I'm a Cardinal nut and have the aluminum spools and they are great. Did you get them from Mike in Canada? There is some after market plastic spools for $22 out there also. I have around 20 Cardinals form well used to brand new unused.


----------



## overboard (Sep 7, 2011)

yup! that's where I got them. mike arhontakis. he went out of his way to help me. no more broken spools. love finding these at yard sales or flea mkts. for $1-$5. will buy everyone I find. don't have as many as you. think 8 or 9, 1 C-4 is NIB,only have 1 C-3. recently traded a guy a abu C-3 for a zebco C-4. also traded a zebco C-3 for a C-4. some guys like the 3's,I like the 4's. maby i'll keep another C-3 if I find one. have 1 abu C-4 yet.
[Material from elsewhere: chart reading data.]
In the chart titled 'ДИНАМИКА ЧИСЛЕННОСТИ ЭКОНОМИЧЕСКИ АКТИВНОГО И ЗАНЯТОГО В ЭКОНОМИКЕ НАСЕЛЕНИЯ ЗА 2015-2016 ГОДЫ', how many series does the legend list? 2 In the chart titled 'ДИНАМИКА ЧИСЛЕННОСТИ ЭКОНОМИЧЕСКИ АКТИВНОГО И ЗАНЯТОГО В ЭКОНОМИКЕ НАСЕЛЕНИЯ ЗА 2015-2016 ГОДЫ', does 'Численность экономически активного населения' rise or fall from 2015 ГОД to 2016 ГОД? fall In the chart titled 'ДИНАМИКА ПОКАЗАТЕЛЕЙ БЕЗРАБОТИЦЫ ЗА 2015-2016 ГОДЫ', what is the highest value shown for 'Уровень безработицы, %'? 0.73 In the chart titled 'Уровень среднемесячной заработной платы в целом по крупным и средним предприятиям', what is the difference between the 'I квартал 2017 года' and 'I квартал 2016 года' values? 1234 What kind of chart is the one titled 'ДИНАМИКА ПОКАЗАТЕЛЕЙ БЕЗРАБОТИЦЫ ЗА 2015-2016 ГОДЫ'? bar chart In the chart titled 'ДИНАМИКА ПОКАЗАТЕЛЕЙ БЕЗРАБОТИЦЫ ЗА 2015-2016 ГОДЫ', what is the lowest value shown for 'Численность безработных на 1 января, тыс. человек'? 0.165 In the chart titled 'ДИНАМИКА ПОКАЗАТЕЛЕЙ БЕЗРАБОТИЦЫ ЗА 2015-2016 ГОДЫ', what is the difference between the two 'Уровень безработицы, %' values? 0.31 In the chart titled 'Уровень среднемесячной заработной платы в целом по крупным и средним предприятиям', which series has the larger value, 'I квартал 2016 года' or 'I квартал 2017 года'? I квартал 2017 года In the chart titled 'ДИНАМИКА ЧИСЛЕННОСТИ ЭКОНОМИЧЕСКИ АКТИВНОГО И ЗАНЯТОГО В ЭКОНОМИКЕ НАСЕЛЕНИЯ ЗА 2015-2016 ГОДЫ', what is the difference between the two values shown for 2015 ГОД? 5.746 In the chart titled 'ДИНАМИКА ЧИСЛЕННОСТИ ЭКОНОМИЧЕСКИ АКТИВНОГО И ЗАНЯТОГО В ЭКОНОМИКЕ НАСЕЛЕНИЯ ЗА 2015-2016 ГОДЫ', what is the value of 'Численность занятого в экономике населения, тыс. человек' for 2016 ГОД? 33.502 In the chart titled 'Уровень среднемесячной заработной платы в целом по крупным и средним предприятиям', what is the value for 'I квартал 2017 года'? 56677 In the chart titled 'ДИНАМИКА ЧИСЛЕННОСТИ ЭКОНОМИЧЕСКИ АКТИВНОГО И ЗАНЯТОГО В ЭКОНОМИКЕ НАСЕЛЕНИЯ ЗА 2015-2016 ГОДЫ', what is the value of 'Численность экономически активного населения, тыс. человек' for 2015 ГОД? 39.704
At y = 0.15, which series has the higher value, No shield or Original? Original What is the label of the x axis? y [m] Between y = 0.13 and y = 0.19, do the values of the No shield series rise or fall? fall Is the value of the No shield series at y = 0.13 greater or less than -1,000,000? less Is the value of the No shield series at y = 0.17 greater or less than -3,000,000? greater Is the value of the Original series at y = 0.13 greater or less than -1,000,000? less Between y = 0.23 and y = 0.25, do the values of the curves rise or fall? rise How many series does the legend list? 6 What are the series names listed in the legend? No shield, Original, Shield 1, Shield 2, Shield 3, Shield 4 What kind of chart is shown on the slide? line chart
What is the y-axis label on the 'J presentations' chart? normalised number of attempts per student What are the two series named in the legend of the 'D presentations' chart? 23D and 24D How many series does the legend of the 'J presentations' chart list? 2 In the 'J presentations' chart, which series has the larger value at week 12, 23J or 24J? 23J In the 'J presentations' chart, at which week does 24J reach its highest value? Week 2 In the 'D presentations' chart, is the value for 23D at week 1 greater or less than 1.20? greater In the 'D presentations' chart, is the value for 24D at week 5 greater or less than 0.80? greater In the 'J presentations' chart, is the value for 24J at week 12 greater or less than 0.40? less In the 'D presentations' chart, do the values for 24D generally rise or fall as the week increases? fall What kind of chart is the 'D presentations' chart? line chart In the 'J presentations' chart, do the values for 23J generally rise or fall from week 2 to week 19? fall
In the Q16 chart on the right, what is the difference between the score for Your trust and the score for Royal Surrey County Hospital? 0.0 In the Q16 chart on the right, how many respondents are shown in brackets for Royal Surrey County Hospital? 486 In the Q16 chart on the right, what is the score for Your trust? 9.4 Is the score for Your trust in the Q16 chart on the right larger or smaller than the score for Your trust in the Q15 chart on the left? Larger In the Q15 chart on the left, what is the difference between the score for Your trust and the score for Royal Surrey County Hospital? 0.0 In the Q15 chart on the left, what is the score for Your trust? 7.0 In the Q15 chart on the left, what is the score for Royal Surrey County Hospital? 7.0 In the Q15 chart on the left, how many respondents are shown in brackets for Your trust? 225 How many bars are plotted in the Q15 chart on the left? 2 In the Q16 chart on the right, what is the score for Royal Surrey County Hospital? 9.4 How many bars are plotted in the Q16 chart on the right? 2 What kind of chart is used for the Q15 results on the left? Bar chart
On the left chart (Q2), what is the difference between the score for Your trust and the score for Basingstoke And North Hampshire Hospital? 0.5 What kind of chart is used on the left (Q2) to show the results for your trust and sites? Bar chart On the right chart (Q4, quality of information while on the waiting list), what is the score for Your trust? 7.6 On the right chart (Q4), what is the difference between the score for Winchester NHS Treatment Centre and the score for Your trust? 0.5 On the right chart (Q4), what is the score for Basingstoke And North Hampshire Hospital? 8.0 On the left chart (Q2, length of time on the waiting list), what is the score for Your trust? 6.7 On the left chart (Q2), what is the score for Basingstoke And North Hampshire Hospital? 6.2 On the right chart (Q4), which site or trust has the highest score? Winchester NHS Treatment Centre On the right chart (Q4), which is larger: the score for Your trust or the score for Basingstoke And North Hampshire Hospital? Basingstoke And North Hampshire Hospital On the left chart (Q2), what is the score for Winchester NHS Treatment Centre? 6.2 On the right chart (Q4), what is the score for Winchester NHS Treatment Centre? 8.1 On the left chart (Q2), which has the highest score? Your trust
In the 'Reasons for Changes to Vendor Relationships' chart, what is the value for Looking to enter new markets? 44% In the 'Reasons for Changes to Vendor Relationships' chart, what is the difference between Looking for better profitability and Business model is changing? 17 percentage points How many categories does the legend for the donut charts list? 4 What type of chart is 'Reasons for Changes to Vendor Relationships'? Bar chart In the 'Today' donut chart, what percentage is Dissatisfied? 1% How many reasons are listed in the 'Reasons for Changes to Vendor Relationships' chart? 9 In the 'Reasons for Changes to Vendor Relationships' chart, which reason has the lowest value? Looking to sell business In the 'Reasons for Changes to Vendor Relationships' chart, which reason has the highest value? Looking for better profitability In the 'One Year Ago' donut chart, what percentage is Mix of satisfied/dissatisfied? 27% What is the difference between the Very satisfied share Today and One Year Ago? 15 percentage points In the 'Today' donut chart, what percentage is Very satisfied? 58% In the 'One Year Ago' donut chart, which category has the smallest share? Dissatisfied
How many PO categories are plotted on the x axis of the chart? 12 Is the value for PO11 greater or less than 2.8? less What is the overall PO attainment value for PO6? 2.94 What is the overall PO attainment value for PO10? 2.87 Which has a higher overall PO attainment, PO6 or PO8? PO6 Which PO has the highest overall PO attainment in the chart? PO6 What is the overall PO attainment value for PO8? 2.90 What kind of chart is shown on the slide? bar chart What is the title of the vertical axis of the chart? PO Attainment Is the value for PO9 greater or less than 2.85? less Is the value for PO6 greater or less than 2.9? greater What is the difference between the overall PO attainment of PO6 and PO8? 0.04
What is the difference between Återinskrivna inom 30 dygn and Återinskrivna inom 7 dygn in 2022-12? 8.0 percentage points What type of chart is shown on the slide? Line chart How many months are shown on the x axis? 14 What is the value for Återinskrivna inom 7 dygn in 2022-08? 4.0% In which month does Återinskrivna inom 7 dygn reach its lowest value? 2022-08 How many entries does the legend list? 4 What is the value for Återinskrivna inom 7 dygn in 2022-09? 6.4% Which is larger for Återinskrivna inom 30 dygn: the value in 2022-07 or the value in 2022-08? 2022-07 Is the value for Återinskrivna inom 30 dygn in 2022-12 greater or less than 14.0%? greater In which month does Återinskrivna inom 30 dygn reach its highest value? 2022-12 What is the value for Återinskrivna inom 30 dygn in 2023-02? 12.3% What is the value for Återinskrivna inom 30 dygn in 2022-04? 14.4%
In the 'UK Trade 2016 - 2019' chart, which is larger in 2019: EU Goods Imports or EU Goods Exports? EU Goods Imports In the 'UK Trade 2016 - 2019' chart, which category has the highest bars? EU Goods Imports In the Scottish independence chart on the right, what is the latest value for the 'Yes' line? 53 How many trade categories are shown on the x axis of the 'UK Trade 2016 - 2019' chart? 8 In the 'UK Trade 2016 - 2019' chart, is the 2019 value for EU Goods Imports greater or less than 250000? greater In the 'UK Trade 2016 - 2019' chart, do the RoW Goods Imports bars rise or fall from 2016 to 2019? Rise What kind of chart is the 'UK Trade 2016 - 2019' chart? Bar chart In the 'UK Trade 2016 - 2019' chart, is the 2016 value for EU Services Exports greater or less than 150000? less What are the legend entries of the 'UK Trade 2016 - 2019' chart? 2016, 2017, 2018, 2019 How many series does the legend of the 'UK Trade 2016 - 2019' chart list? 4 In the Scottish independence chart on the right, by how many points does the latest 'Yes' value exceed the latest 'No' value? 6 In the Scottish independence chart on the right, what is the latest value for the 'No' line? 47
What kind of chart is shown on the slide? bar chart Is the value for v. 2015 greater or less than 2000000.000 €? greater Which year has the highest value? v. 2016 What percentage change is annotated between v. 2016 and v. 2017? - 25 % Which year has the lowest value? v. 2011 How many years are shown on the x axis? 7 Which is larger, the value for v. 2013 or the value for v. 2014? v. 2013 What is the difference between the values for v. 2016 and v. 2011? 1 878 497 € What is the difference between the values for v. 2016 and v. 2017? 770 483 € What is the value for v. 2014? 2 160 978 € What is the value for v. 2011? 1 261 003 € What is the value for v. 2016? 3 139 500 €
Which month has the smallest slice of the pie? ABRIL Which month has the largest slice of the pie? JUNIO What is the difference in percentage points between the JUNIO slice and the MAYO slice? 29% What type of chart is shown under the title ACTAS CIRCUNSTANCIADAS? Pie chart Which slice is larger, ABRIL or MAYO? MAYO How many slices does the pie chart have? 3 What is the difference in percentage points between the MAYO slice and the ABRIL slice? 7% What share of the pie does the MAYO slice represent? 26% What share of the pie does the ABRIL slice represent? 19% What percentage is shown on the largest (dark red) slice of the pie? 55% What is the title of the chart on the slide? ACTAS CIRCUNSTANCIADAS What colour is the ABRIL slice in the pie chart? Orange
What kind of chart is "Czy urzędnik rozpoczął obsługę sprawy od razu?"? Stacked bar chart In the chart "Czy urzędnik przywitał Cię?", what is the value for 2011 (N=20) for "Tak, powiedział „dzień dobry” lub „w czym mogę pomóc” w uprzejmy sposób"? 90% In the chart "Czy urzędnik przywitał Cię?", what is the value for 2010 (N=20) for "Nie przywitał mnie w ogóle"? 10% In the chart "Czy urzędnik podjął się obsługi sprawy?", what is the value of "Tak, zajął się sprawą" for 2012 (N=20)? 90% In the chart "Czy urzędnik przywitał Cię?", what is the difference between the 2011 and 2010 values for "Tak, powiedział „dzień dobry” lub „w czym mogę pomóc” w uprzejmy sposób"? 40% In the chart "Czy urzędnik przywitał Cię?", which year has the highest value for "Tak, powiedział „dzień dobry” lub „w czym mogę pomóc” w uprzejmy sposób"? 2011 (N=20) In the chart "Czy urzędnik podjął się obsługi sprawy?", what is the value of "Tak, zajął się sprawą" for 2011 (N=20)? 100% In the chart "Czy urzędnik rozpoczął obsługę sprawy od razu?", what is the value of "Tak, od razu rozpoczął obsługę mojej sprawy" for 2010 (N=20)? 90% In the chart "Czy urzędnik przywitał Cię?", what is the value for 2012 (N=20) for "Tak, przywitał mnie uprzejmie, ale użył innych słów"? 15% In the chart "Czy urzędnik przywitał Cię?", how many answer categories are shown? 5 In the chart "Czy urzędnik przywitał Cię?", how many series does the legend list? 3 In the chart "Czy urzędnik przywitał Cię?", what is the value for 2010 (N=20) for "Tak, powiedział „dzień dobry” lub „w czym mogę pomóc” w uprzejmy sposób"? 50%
I fish with it,but prefer the zebcos. the guy I traded the C-3 for the C-4 has $2.00 invested in two C-3's. his dad found one at a flea mkt. for $1,and he had bought the C-4 for $1. not bad!


----------



## fender66 (Sep 7, 2011)

This topic caught my eye.

I have a reel that is a Cardinal, but I thought it was an Abu Garcia. I'm going to have to check. Loved that reel and used the crap out of it years ago until I bent the handle. I'm going to have to dig that up again. I know it's in my garage somewhere. I'm sure it's not the same as the 3 and 4 reels that you guys are discussing though.


----------



## overboard (Sep 8, 2011)

zebco and abu garcia both made this type of reel. similar,but totally different. one thing I like about the zebco is that when you open the bail,it locks. both types have bottom drag,which I also like. I can't post pics. maby someone who can, will post some pics. you could look on E-bay-lots of them on there. I believe they made other versions of the cardinals that had rear drag. not the same reel at all.


----------



## Popeye (Sep 25, 2011)

I just recently put mine up. I had the spool break a few years back and found a guy in Ohio that sent me a new one. I believe the original spools were bakelite. Mine was given to me one Christmas when I was like 12 or 13 and yes for you inquiring minds, that's about 40 years ago.


----------